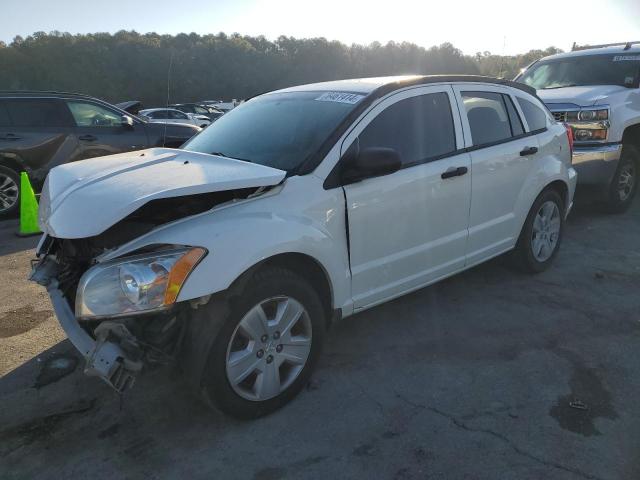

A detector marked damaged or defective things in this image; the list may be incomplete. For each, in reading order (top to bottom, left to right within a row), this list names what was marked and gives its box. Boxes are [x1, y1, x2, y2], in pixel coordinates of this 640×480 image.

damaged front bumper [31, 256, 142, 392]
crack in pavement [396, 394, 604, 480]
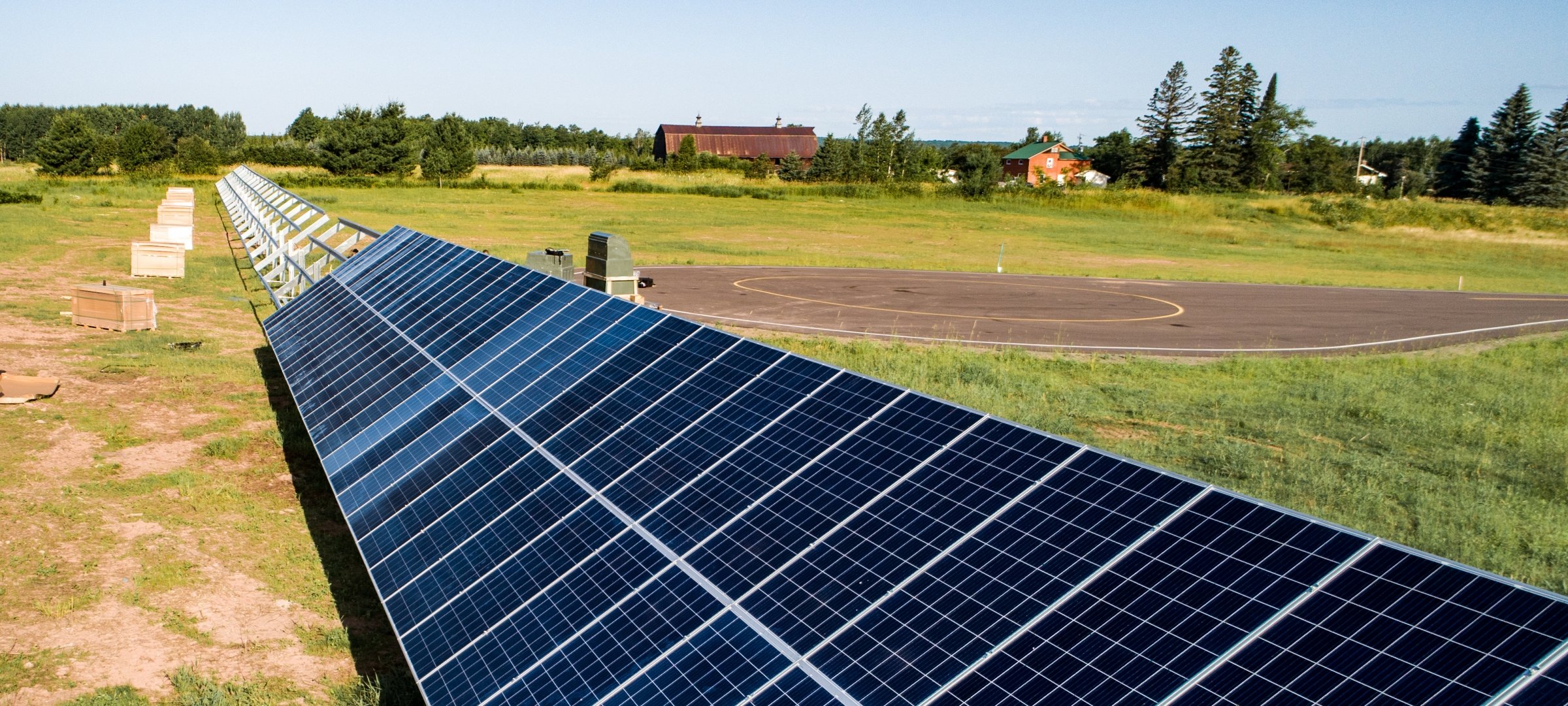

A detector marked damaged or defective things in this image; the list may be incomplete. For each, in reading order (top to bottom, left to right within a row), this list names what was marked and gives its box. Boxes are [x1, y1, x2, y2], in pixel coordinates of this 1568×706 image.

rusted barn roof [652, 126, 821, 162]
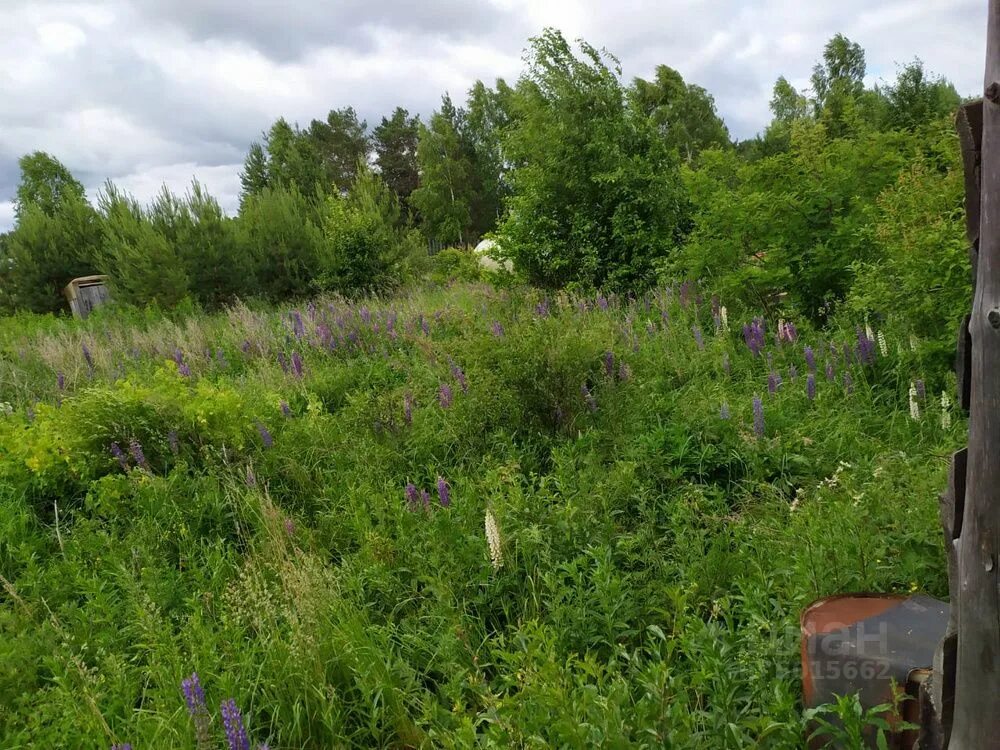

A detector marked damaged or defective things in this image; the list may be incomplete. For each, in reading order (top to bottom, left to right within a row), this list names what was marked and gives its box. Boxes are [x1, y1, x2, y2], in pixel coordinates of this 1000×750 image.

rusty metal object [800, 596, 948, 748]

▶ _Task to complete_
Give each line of the records, starting at the line that contains "this 1000×750 image." and ending at the last line, as one string in a JSON list. Leave out blank lines.

▶ _Exercise result_
[
  "A detector marked damaged or defective things in this image; the list may be incomplete. For each, in reading order (top to bottom, left to right within a row), this list names what was marked and gives its box. Boxes are [x1, y1, x2, y2], in pixel coordinates of this 1000×750 image.",
  "rusty metal object [800, 596, 948, 748]"
]